Juncus littoralis

Scientific classification
- Kingdom: Plantae
- Clade: Tracheophytes
- Clade: Angiosperms
- Clade: Monocots
- Clade: Commelinids
- Order: Poales
- Family: Juncaceae
- Genus: Juncus
- Species: J. littoralis
- Binomial name: Juncus littoralis C.A.Mey.

= Juncus littoralis =

- Genus: Juncus
- Species: littoralis
- Authority: C.A.Mey.

Species of plant

Juncus littoralis is a species of rush in the family Juncaceae known as coastal rush; it has no subspecies.

==Description==
Juncus littoralis is a large rush (to 100 cm) forming individualised densely-stemmed plants, the stems rigid (2-4 mm wide). The flowers have 6 tepals of which the 3 inner have a conspicuous white upper margin and are notched at the top, the fruit capsules are dark brown and moderately sized (to 4 mm) with sharpish edging creating a pyramidal top. The inflorescence is usually formed of tight clusters held either closely together or in proximity (resembling J. acutus). The final bracts under the small flower heads are smaller than the flowers. Seeds are 0.8-1.1 mm long (1.5-2.0 mm including appendages).

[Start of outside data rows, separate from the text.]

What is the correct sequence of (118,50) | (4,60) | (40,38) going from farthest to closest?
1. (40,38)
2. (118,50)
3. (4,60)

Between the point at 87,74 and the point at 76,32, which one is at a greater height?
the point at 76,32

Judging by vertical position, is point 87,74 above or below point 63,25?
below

Given its habitat requirement of salty sands, when identifying plants outside that habitat or country range the similar species below should be considered.

===Similar species===
- J. heldreichianus has fruits with blunt edging and top, with (for the low altitude attaining ssp heldreichianus) long-drawn-out inflorescence, final bracts under the flowers larger than the flowers, and narrower rather arching lower stems.

- J. acutus has a large fruit capsule (4-6 mm).

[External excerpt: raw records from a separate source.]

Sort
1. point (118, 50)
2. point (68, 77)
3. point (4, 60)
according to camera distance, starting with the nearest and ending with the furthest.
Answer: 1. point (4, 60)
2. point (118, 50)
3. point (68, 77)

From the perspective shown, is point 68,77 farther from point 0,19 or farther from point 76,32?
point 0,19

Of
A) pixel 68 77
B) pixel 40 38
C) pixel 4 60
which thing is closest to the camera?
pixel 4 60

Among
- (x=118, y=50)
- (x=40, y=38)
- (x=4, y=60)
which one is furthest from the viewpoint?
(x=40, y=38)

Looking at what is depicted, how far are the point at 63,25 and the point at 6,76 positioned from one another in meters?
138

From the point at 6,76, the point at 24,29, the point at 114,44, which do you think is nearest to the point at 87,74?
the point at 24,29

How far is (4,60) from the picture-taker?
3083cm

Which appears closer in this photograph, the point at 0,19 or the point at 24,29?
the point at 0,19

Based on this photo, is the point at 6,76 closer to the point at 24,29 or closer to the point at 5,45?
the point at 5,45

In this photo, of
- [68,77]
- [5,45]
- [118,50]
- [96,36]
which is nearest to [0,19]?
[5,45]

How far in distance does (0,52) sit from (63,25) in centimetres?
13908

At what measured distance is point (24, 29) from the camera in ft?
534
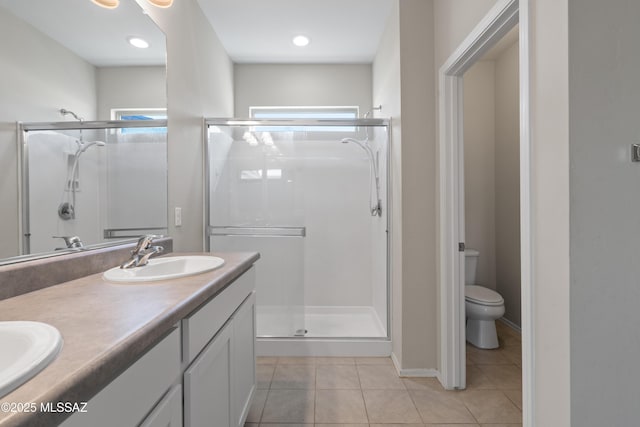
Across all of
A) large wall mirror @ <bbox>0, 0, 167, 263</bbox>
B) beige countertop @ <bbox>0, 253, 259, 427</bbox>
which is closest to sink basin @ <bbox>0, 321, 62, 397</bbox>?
beige countertop @ <bbox>0, 253, 259, 427</bbox>

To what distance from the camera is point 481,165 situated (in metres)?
3.06

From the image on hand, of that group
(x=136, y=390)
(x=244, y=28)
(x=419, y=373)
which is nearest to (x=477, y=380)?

- J. maritimus and J. rigidus tend to form creeping patches and have long upward inflorescences (sometimes contracted).

==Range==
Juncus littoralis is found in countries bordering the Mediterranean, Black and Caspian Seas - Albania, Algeria, Balearics, Bulgaria, Cyprus, East Aegean Is., Egypt, France, Greece, Iran, Italy, Kriti, Krym, Lebanon-Syria, Libya, North Caucasus, Palestine, Romania, Sinai, Spain, Transcaucasus, Turkey, Turkey-in-Europe, Turkmenistan, Ukraine, Yugoslavia.

==Habitat==
This rush is found on moving sand and other sandy coastal habitats, rarely in saline inland habitats. and in Turkey on maritime sands and the shores of saline lakes.